Dataset entries
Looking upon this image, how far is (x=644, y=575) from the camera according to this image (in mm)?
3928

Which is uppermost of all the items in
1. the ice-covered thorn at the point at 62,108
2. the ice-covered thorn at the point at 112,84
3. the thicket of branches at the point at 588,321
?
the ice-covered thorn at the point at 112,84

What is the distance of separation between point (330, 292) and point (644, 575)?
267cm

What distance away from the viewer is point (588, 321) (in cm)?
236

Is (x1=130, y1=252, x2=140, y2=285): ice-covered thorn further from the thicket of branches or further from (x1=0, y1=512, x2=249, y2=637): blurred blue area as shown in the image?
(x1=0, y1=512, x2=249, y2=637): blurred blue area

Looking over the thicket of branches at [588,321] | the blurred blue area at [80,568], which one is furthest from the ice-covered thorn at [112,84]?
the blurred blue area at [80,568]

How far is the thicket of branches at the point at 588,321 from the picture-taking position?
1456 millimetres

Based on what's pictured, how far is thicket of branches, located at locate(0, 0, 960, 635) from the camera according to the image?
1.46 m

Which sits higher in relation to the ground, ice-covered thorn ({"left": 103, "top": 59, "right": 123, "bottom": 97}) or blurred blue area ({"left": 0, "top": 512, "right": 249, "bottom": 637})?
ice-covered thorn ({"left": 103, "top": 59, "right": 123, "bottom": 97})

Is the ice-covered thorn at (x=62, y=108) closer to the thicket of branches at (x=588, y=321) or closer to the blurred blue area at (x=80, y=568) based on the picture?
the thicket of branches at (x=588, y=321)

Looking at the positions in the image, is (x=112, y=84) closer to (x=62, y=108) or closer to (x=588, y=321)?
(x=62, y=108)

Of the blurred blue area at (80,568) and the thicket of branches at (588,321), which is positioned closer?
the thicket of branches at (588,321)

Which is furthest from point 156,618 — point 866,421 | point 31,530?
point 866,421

### [What to do]
Give the rows above as a two-column CSV with the header text,answer, one line per row. Put each row's text and its answer in a quoted field, with line breaks replaced by spaces.

### [Written response]
text,answer
"Looking upon this image, how far is (x=644, y=575) from the camera according to this image (in mm)?","3928"
"Which is uppermost of all the items in 1. the ice-covered thorn at the point at 62,108 2. the ice-covered thorn at the point at 112,84 3. the thicket of branches at the point at 588,321 ?","the ice-covered thorn at the point at 112,84"
"What is the distance of separation between point (330, 292) and point (644, 575)?","267cm"
"What distance away from the viewer is point (588, 321) (in cm)?","236"
"Is (x1=130, y1=252, x2=140, y2=285): ice-covered thorn further from the thicket of branches or further from (x1=0, y1=512, x2=249, y2=637): blurred blue area as shown in the image?","(x1=0, y1=512, x2=249, y2=637): blurred blue area"
"Looking over the thicket of branches at [588,321] | the blurred blue area at [80,568], which one is furthest from the ice-covered thorn at [112,84]?","the blurred blue area at [80,568]"
"How far is the thicket of branches at the point at 588,321 from the picture-taking position?","1456 millimetres"
"Based on what's pictured, how far is thicket of branches, located at locate(0, 0, 960, 635) from the camera according to the image?","1.46 m"
"Which sits higher in relation to the ground, ice-covered thorn ({""left"": 103, ""top"": 59, ""right"": 123, ""bottom"": 97}) or blurred blue area ({""left"": 0, ""top"": 512, ""right"": 249, ""bottom"": 637})?","ice-covered thorn ({""left"": 103, ""top"": 59, ""right"": 123, ""bottom"": 97})"
"Is the ice-covered thorn at (x=62, y=108) closer to the thicket of branches at (x=588, y=321) or closer to the blurred blue area at (x=80, y=568) based on the picture?","the thicket of branches at (x=588, y=321)"
"Looking at the positions in the image, is (x=112, y=84) closer to (x=62, y=108) or closer to (x=588, y=321)?","(x=62, y=108)"
"Of the blurred blue area at (80,568) and the thicket of branches at (588,321), which is positioned closer?","the thicket of branches at (588,321)"
"Which is furthest from point 156,618 — point 866,421 | point 31,530?","point 866,421"